Grant Morrison era o “cara de Glasgow”, como Rob King diz no editorial da ed. nª. 2. Ele ainda aponta que no próximo número, Grant iria começar uma série de histórias chamada “Gideon Stargrave”, que era seu trabalho principal. “Gideon Stargrave” era aquele trabalho apresentado por Morrison a Rob King na Primeira Convenção de Quadrinhos de Glasgow, quando ele procurava desesperado por uma oportunidade.

Mas afinal de contas, do que se trata “Time Is A Four Lettered Word”?

Do fim do mundo através paradoxos temporais/dimensionais, como quase tudo que Morrison trabalhará depois. Desde o princípio, como nessa obra, ele está envolvido com noções como “saturação do tempo”, no entanto nessa história, esse plot é enfeitado com toques da mitologia celta.

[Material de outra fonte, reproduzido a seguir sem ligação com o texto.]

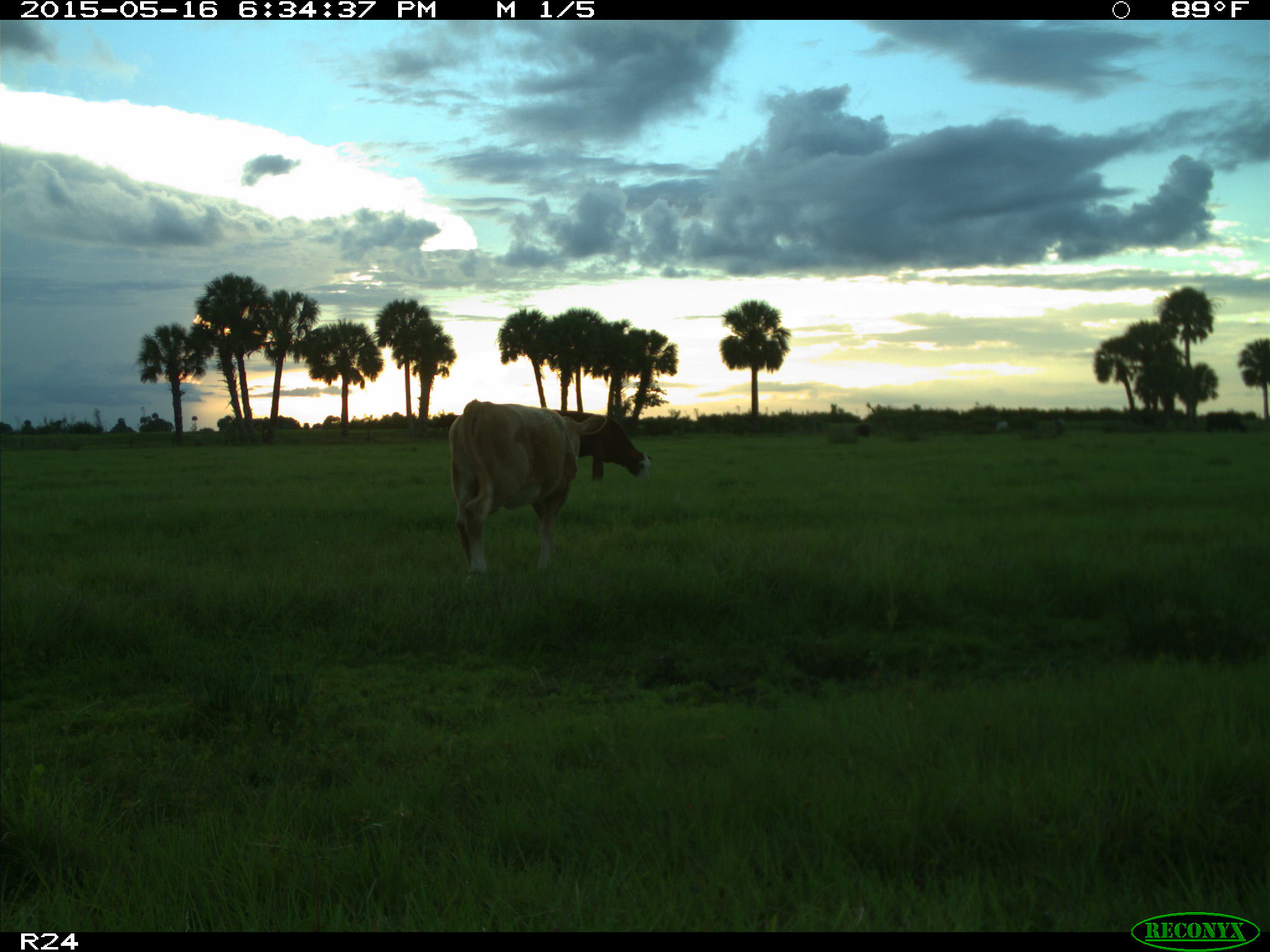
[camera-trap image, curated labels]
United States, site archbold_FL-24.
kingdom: Animalia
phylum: Chordata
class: Mammalia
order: Artiodactyla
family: Bovidae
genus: Bos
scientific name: Bos taurus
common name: domestic cow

A narrativa é dividida em três histórias localizadas em tempos e situações diferentes que se passam confusamente misturadas nas mesmas páginas. Eu achei a arte horrível e confusa demais até pra coisas complicadas como paradoxos temporais… Morrison pode ser um bom desenhista de esboço, mas não de obra final. Dizem que ele tem vergonha desses trabalhos iniciais, porque ele não costuma mencionar, diz apenas que trabalhou pra Near Myths, no máximo comenta sobre Gideon Stargrave, porque o personagem se tornaria importante na trama de Invisíveis.

Em “Time Is A Four Lettered Word” a primeira narrativa é sobre Beachdair, um guerreiro que vai até a Stonehenge atrás do Deus Chifrudo e encontra uma mulher estranha por lá. Ele não aceita a presença da mulher naquele local sagrado dos druídas e quer retirá-la, através de ameaças, a mandando de volta aos campos da “deusa mãe”. A mulher o chama de tolo e diz que a “deusa mãe” está presente ali e que “o ciclo agora está terminando”.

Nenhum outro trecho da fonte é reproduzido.